• 中国计算机学会会刊
  • 中国科技核心期刊
  • 中文核心期刊

Computer Engineering & Science

Previous Articles     Next Articles

Optimization of grid based clustering by
fast search and find of density peaks

SUN Hao1,ZHANG Ming-xin2,DAI Jiao2,SHANG Zhao-wei3   

  1. (1.School of Computer Science and Technology,Soochow University,Suzhou 215006;
    2.School of Computer Science and Engineering,Changshu Institute of Technology,Changshu 215500;
    3.College of Computer Science,University of Chongqing,Chongqing 400030,China)
  • Received:2016-01-15 Revised:2016-03-04 Online:2017-05-25 Published:2017-05-25

Abstract:

The CFSFDP is a clustering algorithm based on density peaks, which can cluster arbitrary shape data sets, and has the advantages of fast clustering and simple realization.

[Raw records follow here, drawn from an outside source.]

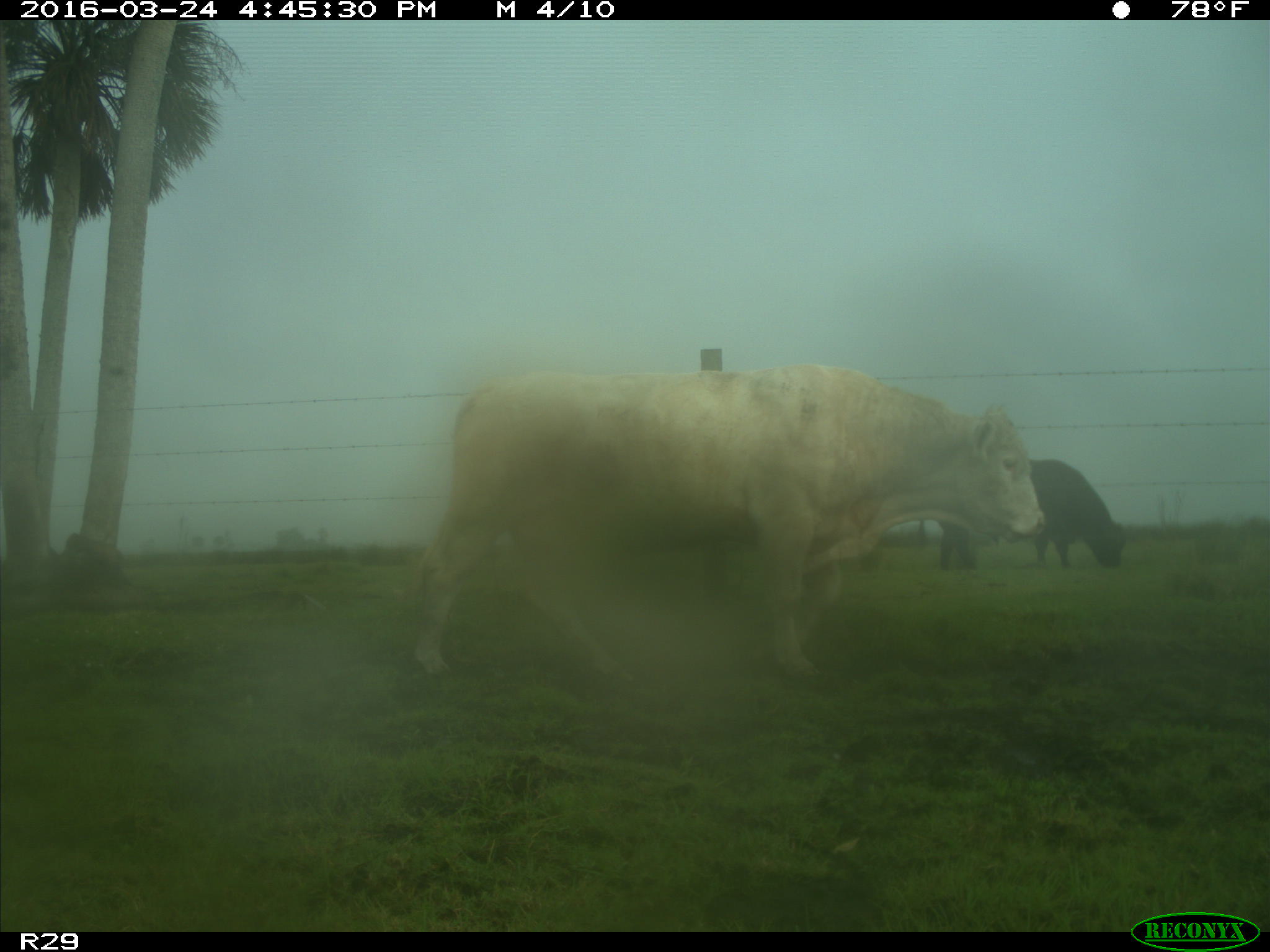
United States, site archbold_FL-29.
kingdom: Animalia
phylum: Chordata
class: Mammalia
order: Artiodactyla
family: Bovidae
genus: Bos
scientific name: Bos taurus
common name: domestic cow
Bos taurus (domestic cow).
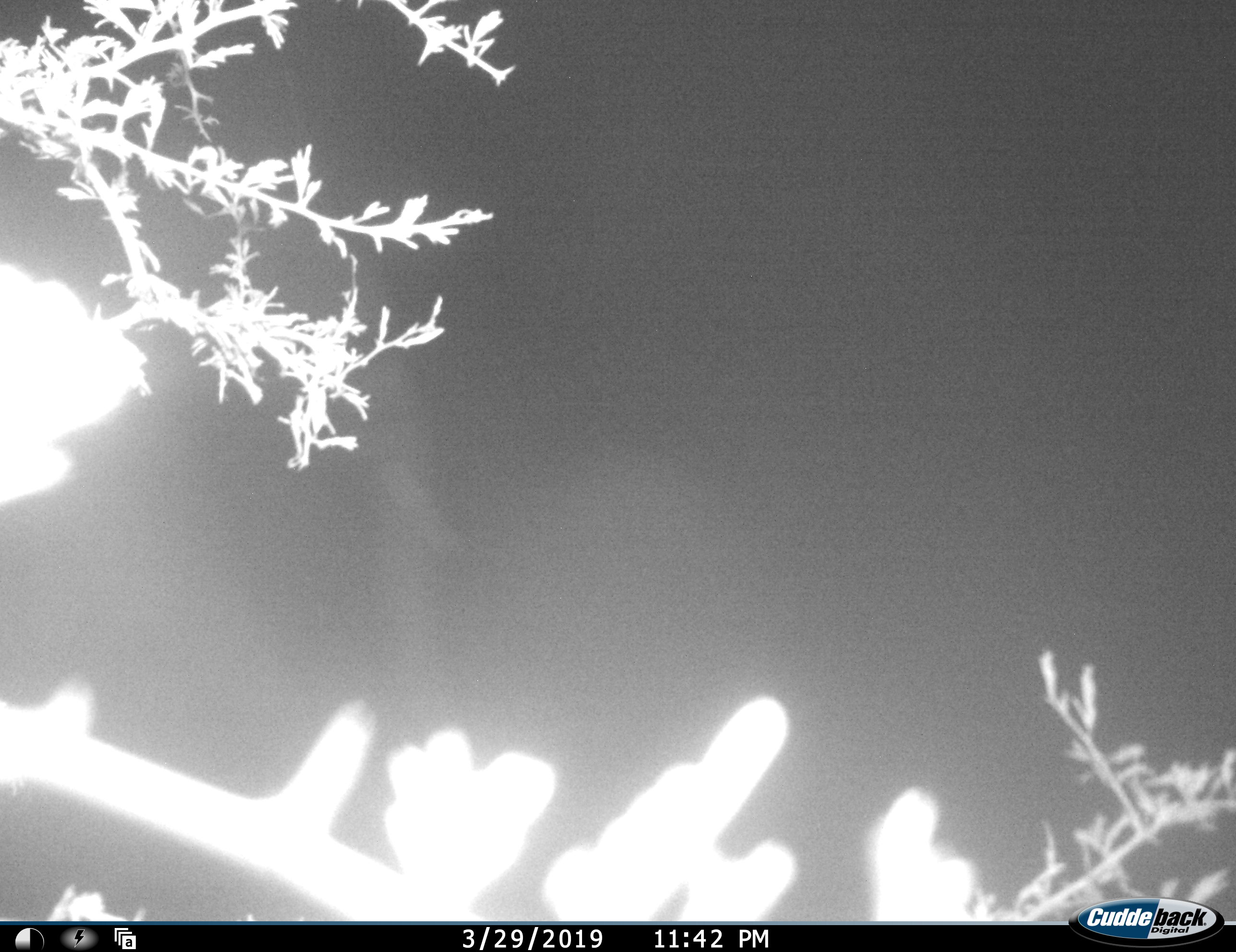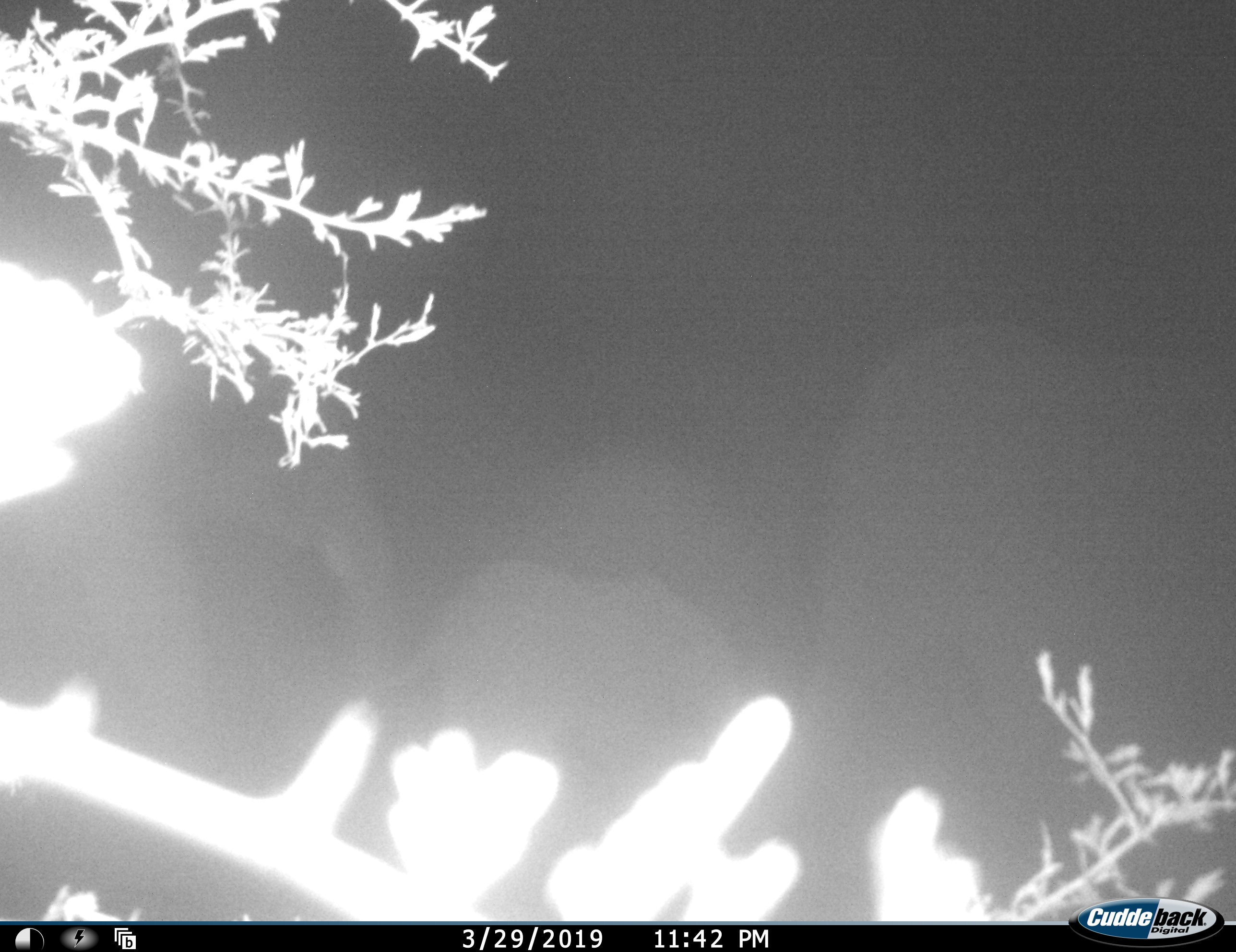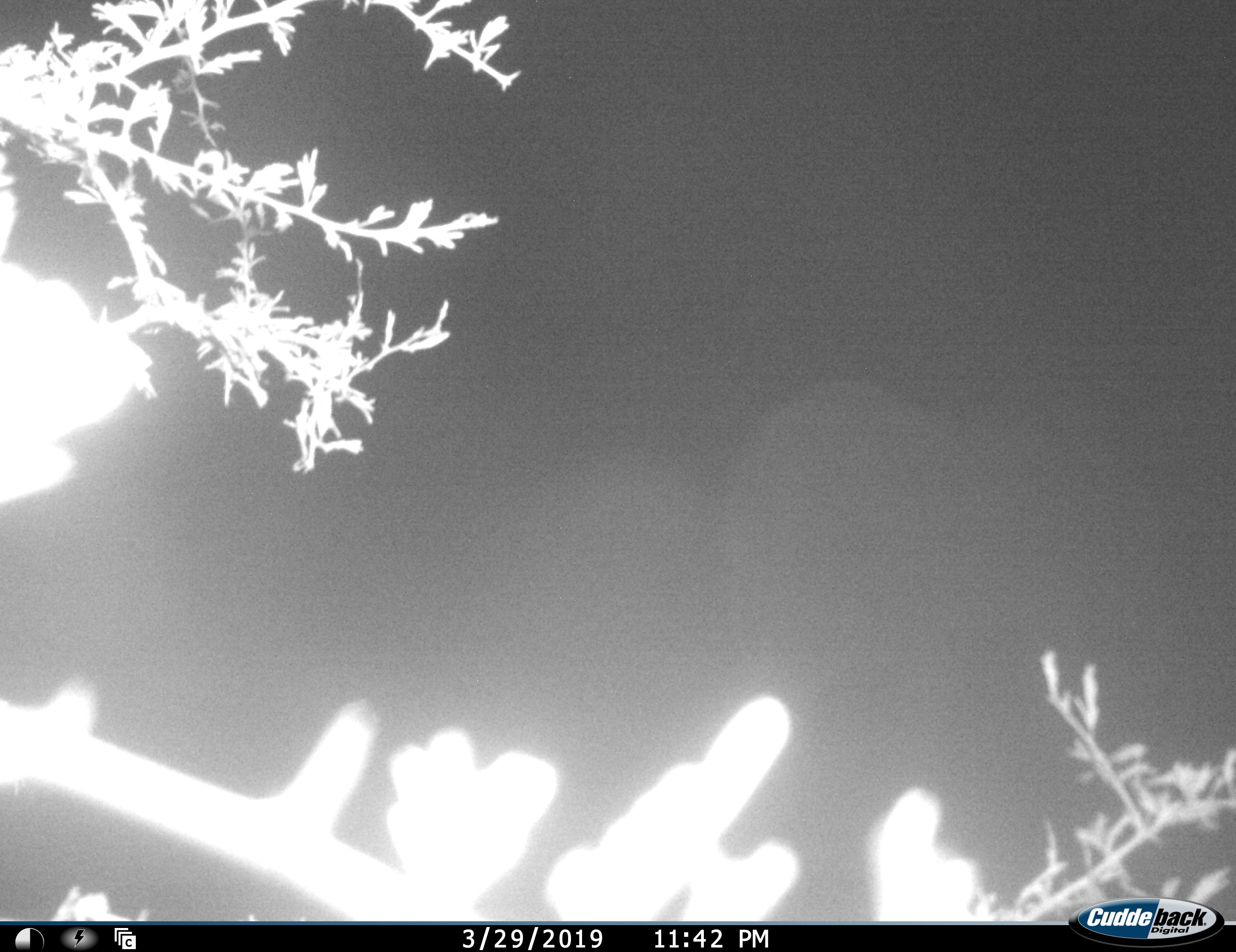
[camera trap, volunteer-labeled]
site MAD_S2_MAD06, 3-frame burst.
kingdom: Animalia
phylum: Chordata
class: Mammalia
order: Proboscidea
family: Elephantidae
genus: Loxodonta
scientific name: Loxodonta africana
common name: african bush elephant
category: elephant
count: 3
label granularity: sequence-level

However, the global density threshold dc, which can lead to the decrease of clustering quality, is specified without the consideration of spatial distribution of the data. Moreover, the data sets with multi-density peaks cannot be clustered accurately. To resolve the above shortcomings, we propose an optimized CFSFDP algorithm based on grid (GbCFSFDP). To avoid the using of global dc, the algorithm divides the data sets into smaller partitions by using the grid partitioning method and performs local clustering on them. Then the GbCFSFDP merges the sub classes. Data sets, which are unevenly distributed and have multi-density peaks, are correctly classified. Simulation experiments of two  typical data sets show that the GbCFSFDP algorithm is more accurate than the CFSFDP.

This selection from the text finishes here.